Rust and In-Memory Management Inside TarsDB
The Traditional Garbage Collector (GC) Problem
Database languages typically rise on C++ or Java. Java (and its derivatives) carry a massive Garbage Collector overhead. When coding TarsDB Sense, our main goal was to escape GC pauses rather than just processing data.
Rust gave us the perfect key with its ownership and borrowing concepts.
Zero-Copy Architecture
Consider TarsDB's pipeline when reading data from massive files like CSV or Excel:
pub fn parse_columnar_data(buffer: &[u8]) -> Result<Vec<&[u8]>, EbpfError> {
// Memory is not copied here, it's referenced as a slice.
let mut columns = Vec::new();
let mut current_pos = 0;
while current_pos < buffer.len() {
// ... Zero-copy reading logic
}
Ok(columns)
}
This function causes no crazy RAM spikes even when reading terabytes of data because the buffer is not being copied.
Associative Engine's Romance with Rust
The Associative Logic inspired by Qlik Sense means continuously mapping green, white, and gray table rows in memory.
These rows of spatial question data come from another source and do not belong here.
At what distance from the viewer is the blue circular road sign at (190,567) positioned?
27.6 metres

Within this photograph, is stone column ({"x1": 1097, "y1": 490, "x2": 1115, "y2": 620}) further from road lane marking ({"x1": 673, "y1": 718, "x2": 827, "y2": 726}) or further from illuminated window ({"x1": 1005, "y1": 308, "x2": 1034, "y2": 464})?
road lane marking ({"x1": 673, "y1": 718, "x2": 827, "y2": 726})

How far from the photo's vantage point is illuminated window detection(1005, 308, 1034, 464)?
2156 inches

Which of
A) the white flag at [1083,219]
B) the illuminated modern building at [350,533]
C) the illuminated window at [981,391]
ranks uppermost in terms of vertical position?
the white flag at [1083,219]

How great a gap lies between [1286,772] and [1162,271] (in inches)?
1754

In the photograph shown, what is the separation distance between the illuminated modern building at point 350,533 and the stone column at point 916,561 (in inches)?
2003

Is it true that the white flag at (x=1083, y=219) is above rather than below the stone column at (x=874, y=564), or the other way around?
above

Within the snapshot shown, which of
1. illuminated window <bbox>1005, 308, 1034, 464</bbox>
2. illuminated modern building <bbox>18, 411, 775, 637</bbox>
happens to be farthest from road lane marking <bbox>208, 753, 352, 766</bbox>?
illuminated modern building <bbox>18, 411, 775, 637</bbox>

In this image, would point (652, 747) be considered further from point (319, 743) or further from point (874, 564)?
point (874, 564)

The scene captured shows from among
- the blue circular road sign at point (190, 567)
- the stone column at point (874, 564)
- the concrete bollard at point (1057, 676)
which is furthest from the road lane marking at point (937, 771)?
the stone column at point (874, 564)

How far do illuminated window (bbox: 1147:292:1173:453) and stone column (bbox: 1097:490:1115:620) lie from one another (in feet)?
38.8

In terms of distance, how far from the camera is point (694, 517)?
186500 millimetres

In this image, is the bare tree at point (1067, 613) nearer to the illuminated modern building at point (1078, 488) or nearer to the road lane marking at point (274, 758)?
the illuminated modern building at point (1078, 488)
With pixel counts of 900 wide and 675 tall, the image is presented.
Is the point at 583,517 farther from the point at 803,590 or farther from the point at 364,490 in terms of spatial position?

Using Rust's BTreeMap and BitVec libraries, the state of rows (Selected, Alternative, Excluded) is found at O(1) speed.
- Green (Selected): Active filter.
- White (Alternative): Other selectable conditions.
- Gray (Excluded): Those not included in this set.
The result? TarsDB, in its "Nebula" vision, delivers massive data to the frontend with smooth O(1) access time and full memory safety.